The maximum third-order intermodulation interference is the third-order intermodulation interference generated when the multi-carrier base station transmits carriers of different frequencies at the same time with the maximum power, and the thermal noise threshold value is related to the safety requirement level of the interfered system.
In addition, the apparatus further comprises: a circulating module for returning to the frequency acquisition module to obtain a frequency range of carrier frequencies allowed to be transmitted simultaneously by each of the plurality of interfered systems; the intersection calculation module is used for calculating the intersection of a plurality of allowed carrier frequency ranges to be transmitted simultaneously so as to obtain the allowed concurrent frequency range of the multi-carrier base station; and the site clearing device is used for moving the multi-carrier base station out of the current site when the allowable concurrent frequency range is zero.
The interfered system of the invention at least comprises: a signal transmitting device, a signal receiving device, and a transit path.
Fig. 6 is a diagram of a spectrum allocation scenario for third-order intermodulation interference to which the present invention is applied. As shown in fig. 6, the wireless spectrum allocation situation is around 900MHz in china. When China moves to use multi-carrier BTS of the spectrum range [935, 954] of the GSM 900 system, GSM-R [930, 935] of China iron-through nearby the BTS will be affected.
At this time, the multi-carrier BTS is controlled to allow the carrier frequency set S to be transmitted simultaneously, so that the inter-modulation interference frequency generated by any two carrier frequencies is met and does not fall in the range of 930-935 MHz, the GSM-R system with high safety requirement can be ensured not to be influenced by the fact that the multi-carrier BTS transmits the carrier frequencies of a plurality of frequencies simultaneously, and the safe operation of the train is ensured.
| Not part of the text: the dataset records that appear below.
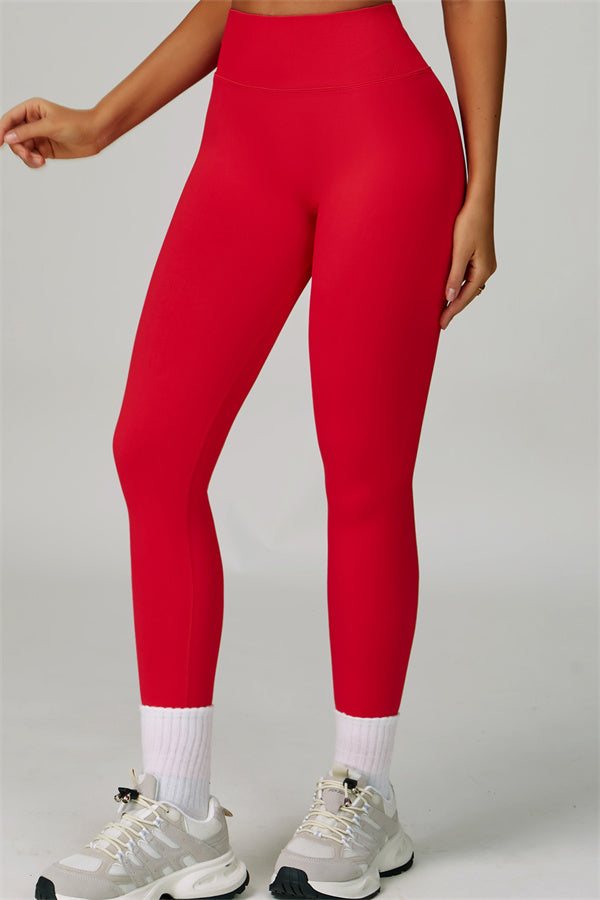 Julia | Tweedelige sportset met sportjack en legging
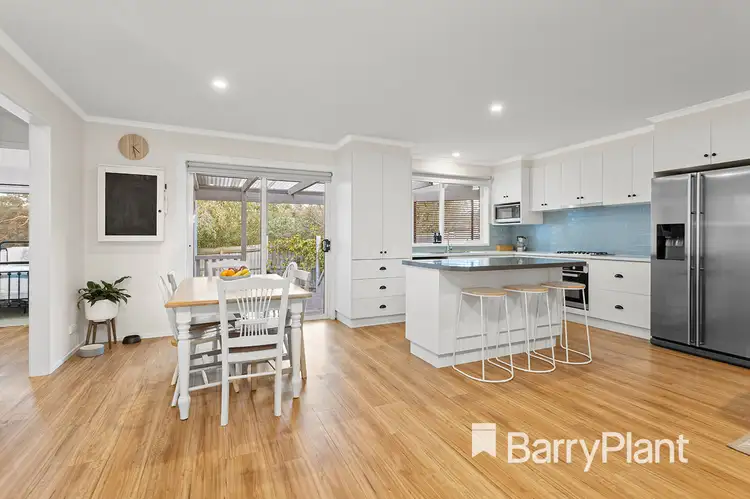 Third view of Homely house listing, 8 Chrystobel Court, Coldstream VIC 3770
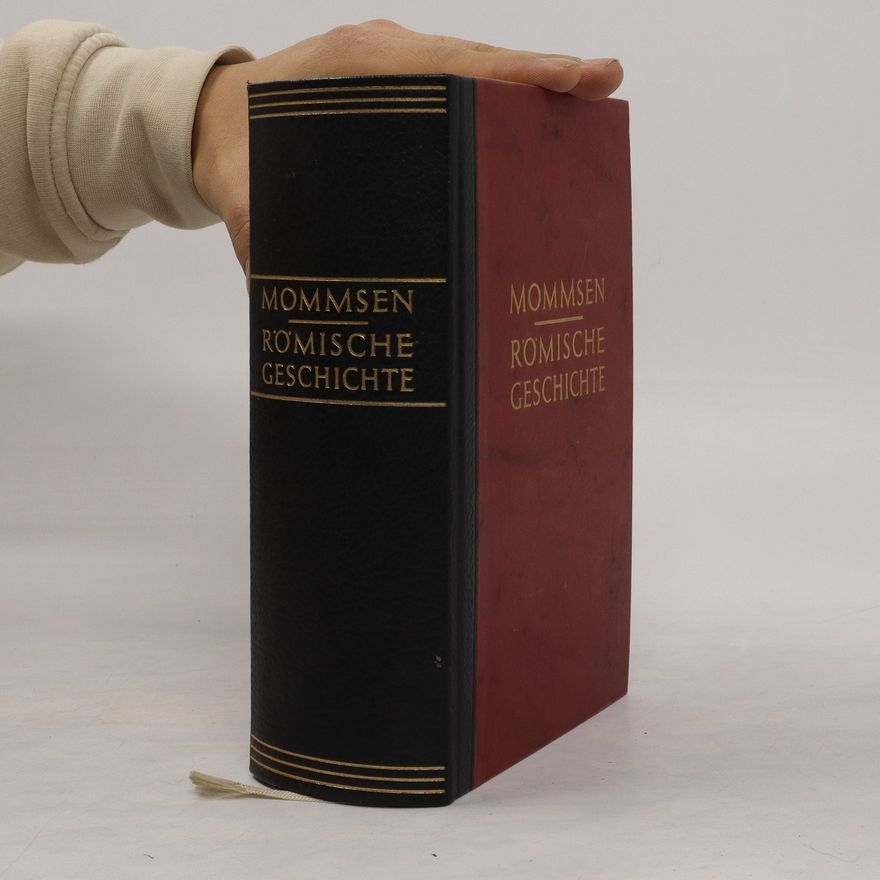 Autorenkollektiv Römische Geschichte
In summary, the present invention provides a solution for protecting other wireless communication systems from being affected by controlling the multi-carrier BTS system to allow simultaneous transmission of carrier frequency and frequency combination ranges. The invention is also suitable for eliminating the cross modulation interference generated by other wireless communication system multi-carrier equipment.
The above is only a preferred embodiment of the present invention, and is not intended to limit the present invention, and various modifications and changes will occur to those skilled in the art. Any modification, equivalent replacement, or improvement made within the spirit and principle of the present invention should be included in the protection scope of the present invention.